Lesser Spotted Woodpecker - Fact and Pictures

Lesser Spotted Woodpecker – Fact and Pictures

  • Reading time:5 mins read

Lesser spotted woodpeckers are divided into eleven different subspecies. They cover a large territory that stretches from Europe to Northern China, passing via central and southern Russia. This profile is just for the UK-based subspecies of Dryobates minor comminutus (still referred to as Dendrocopos minor by certain authorities). The British Lesser Spotted Woodpecker is another name for this bird.   

Other names: British Lesser Spotted Woodpecker

Family:  Woodpeckers

Length:  14cm to 15cm

Wingspan: 25cm to 27cm

Weight: 17g to 25g

What is the appearance of a Lesser Spotted Woodpecker?

This is the smallest and rarest of the UK’s resident woodpeckers, with a size similar to that of a tree sparrow. The mature male may be identified by his conspicuous ruby red hat with black edges and black upper body with broad white barring. The cheeks are black, while the face, forehead, lores (the region between the eyes and the nostrils), throat, and underparts are off white. The flanks are white with narrow black streaks, and the flight feathers are black with white barring. Black wing coverts with white speckled tips.
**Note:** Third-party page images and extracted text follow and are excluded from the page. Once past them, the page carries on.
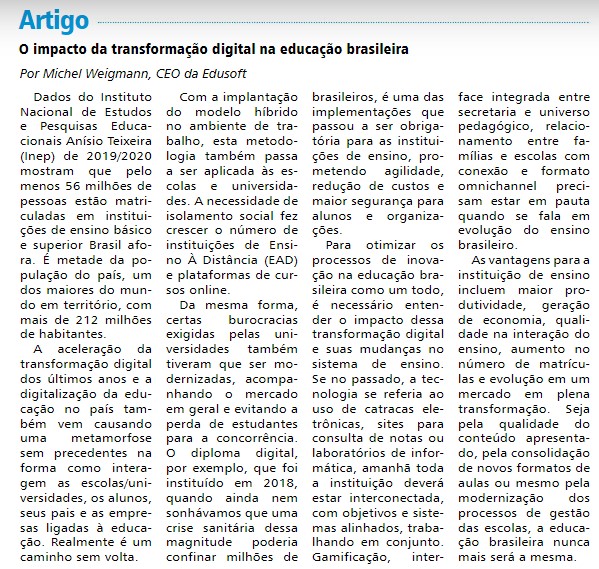 Artigo

O impacto da transformação digital na educação brasileira

Por Michel Weigmann, CEO da Edusoft

Dados do Instituto Nacional de Estudos e Pesquisas Educacionais Anísio Teixeira (Inep) de 2019/2020 mostram que pelo menos 56 milhões de pessoas estão matriculadas em instituições de ensino básico e superior Brasil afora. É metade da população do país, um dos maiores do mundo em território, com mais de 212 milhões de habitantes.

A aceleração da transformação digital dos últimos anos e a digitalização da educação no país também vem causando uma metamorfose sem precedentes na forma como interagem as escolas/universidades, os alunos, seus pais e as empresas ligadas à educação. Realmente é um caminho sem volta.

Com a implantação do modelo híbrido no ambiente de trabalho, esta metodologia também passa a ser aplicada às escolas e universidades. A necessidade de isolamento social fez crescer o número de instituições de Ensino À Distância (EAD) e plataformas de cursos online.

Da mesma forma, certas burocracias exigidas pelas universidades também tiveram que ser modernizadas, acompanhando o mercado em geral e evitando a perda de estudantes para a concorrência. O diploma digital, por exemplo, que foi instituído em 2018, quando ainda nem sonhávamos que uma crise sanitária dessa magnitude poderia confinar milhões de brasileiros, é uma das implementações que passou a ser obrigatória para as instituições de ensino, prometendo agilidade, redução de custos e maior segurança para alunos e organizações.

Para otimizar os processos de inovação na educação brasileira como um todo, é necessário entender o impacto dessa transformação digital e suas mudanças no sistema de ensino. Se no passado, a tecnologia se referia ao uso de catracas eletrônicas, sites para consulta de notas ou laboratórios de informática, amanhã toda a instituição deverá estar interconectada, com objetivos e sistemas alinhados, trabalhando em conjunto. Gamificação, interface integrada entre secretaria e universo pedagógico, relacionamento entre famílias e escolas com conexão e formato omnichannel precisam estar em pauta quando se fala em evolução do ensino brasileiro.

As vantagens para a instituição de ensino incluem maior produtividade, geração de economia, qualidade na interação do ensino, aumento no número de matrículas e evolução em um mercado em plena transformação. Seja pela qualidade do conteúdo apresentado, pela consolidação de novos formatos de aulas ou mesmo pela modernização dos processos de gestão das escolas, a educação brasileira nunca mais será a mesma.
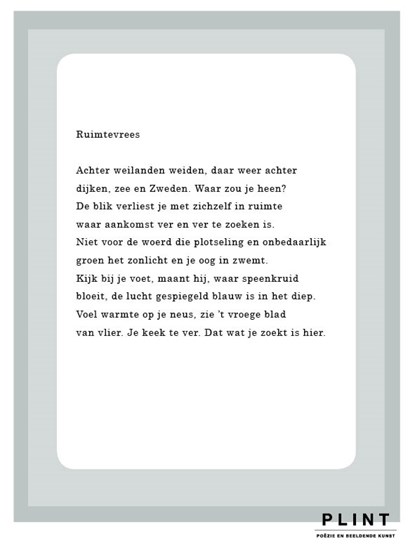 Ruimtevrees

Achter weilanden weiden, daar weer achter
dijken, zee en Zweden. Waar zou je heen?
De blik verliest je met zichzelf in ruimte
waar aankomst ver en ver te zoeken is.
Niet voor de woerd die plotseling en onbedaarlijk
groen het zonlicht en je oog in zwemt.
Kijk bij je voet, maant hij, waar speenkruid
bloeit, de lucht gespiegeld blauw is in het diep.
Voel warmte op je neus, zie 't vroege blad
van vlier. Je keek te ver. Dat wat je zoekt is hier.

PLINT
POËZIE EN BEELDENDE KUNST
The short and strong bill, as well as the legs, are grey. The toes are unusually positioned on the foot, with two pointing forward and two pointing directly behind.

What is the appearance of a Lesser Spotted Woodpecker?

Lesser potted Woodpecker was eating his lunch when I came across him and grabbed this shot! At a local park

What is the call of the Lesser Spotted Woodpecker?

Both males and females vocalize, especially in the spring, when a staccato and repeating ‘pee – pee – pee’ sound may be heard. A weaker ‘chig’ sound is also occasionally heard, usually from up in the tree tops. Although they may be heard tapping (drumming) on trees with their bills, they are not as noisy as the other two resident Woodpecker species present in the British Isles.

The Lesser Spotted Woodpecker eats a variety of foods.

The beak of lesser spotted woodpeckers are built to efficiently retrieve insects and insect larvae from beneath tree bark, which are the majority of their diet. They will also eat spiders, caterpillars, grubs, and beetles from plant stems and shrubs, as well as berries and fruits on rare occasions.

Lesser Spotted Woodpecker - Fact and Pictures

Distribution

Most counties in the southeast and southwest, as well as South Wales, are confined to England from the Midlands south. Limited populations can also be found in isolated locations in the north of England, particularly in Lancashire and Yorkshire. The British lesser spotted woodpecker is a critically endangered species that is classified as Red in the UK Birds of Conservation Concern 4 list (BoCC4).

Lesser Spotted Woodpecker - Fact and Pictures

Signs to Look For and How to Spot Them

These are mostly solitary and sedentary birds that spend the most of their time up in the forest canopy, making them difficult to observe. They prefer unmanaged open deciduous woods with dead and rotting trunks and branches, although they will also visit orchards, parks, and gardens, where they will occasionally feed from bird tables. The patterning and barring on their backs, in particular, is not as sharp as on other woodpeckers, resulting in a little ‘blurred’ appearance.

Breeding

Each year, between late April and June, one clutch of 4–6 white coloured eggs is produced and incubated by both parents for up to twelve days. Fledging usually happens three weeks later, and parental support usually lasts another one to two weeks. Both adult birds scrape out a burrow in a rotten or decaying limb high above the ground to build their nests, which are unlined save for excavated wood dust.   

What is the life expectancy of Lesser Spotted Woodpeckers?  Female Lesser Spotted Woodpecker

What is the life expectancy of Lesser Spotted Woodpeckers?

Adult lesser spotted woodpeckers have a life expectancy of five to 10 years.